EXERCISE A:
Set down, word for word, the passage of the Elegance Bratton interview from "Editor’s note: In" up to and including "Riggs’s film, Tongues Untied.".
EXERCISE B:
Carry the Elegance Bratton interview forward, beginning after its final sentence.

TEXT SEGMENT:
# # # # #

‘A Gateway to Self-Discovery’: An Interview with Elegance Bratton

Editor’s note: In honor of LGBTQ History Month, this week we’re revisiting pieces published on Black queer history, thought, and/or culture. Today we turn to Keelyn Bradley’s interview with filmmaker Elegance Bratton from our forum commemorating the 30th anniversary of Marlon Riggs’s film, Tongues Untied. 

Keelyn Bradley: Your film work has been contrasted with Jenni Livingston’s Paris Is Burning and praised for its ability to do what many critics have accused Livingston’s anthropological approach for failing: authentically framing the subjects of documentary narrating their own stories free from an exploitative colonizing gaze. In Pier Kids: The Life, you tell your story through the Black gay and transgender youth in the film. Marlon Riggs uses this technique similarly to full effect for the first time in Tongues Untied and later in Black Is…Black Ain’t. How has Tongues, if at all, influenced your own work?

Elegance Bratton: Marlon Riggs is a life influence for me. When I set out to make Pier Kids, I didn’t know how to make a film but knew I had something about my life and the life conditions of other queer Black folks who experience family rejection. I was deep in my course work as an African American Studies and Anthropology double major at Columbia. My education impacted the process in that I knew that I needed to make a film that is rebellion to any notion of a cinema that presents Black queer people as anything other than the masters of their own fate even in the face of pervasive systemic oppression.

# # # # #

SOURCE DATA:

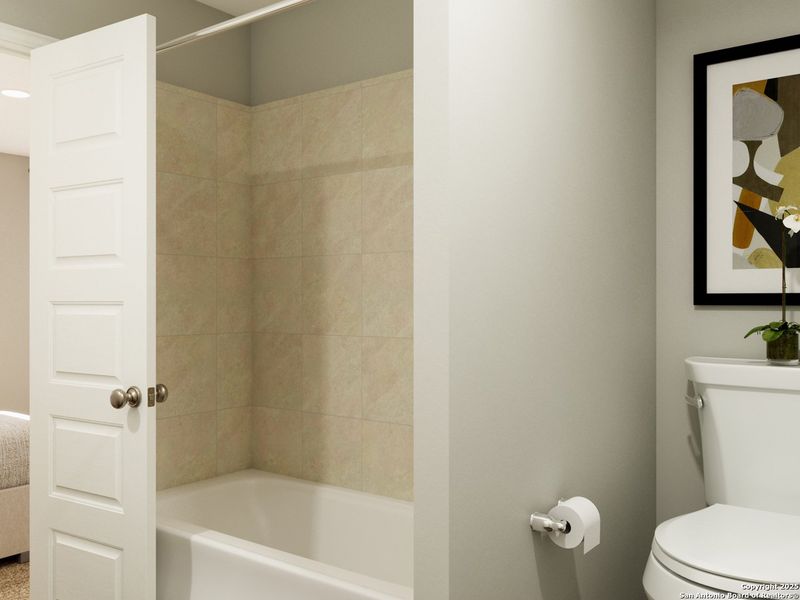 Close-up of interior finishes inside a home in Cinco Lakes, San Antonio (Image 20). Close-up of interior finishes inside a home in Cinco Lakes, San Antonio (Image 20).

# # # # #

TASK RESPONSE A:
Editor’s note: In honor of LGBTQ History Month, this week we’re revisiting pieces published on Black queer history, thought, and/or culture. Today we turn to Keelyn Bradley’s interview with filmmaker Elegance Bratton from our forum commemorating the 30th anniversary of Marlon Riggs’s film, Tongues Untied.

TASK RESPONSE B:
As my course work delved into representations of the other on screen, I was awed when my professor Marcellus Blount showed us Tongues Untied for the first time. It showed me that the call and response form that had so captured my imagination in literature and song was achievable on screen. From there, I used Tongues as a map both during production and post production. Instead of a film, I determined to make a Black Queer mixtape. Instead of a filmmaker, I thought of myself as a rapper who used a camera instead of a microphone.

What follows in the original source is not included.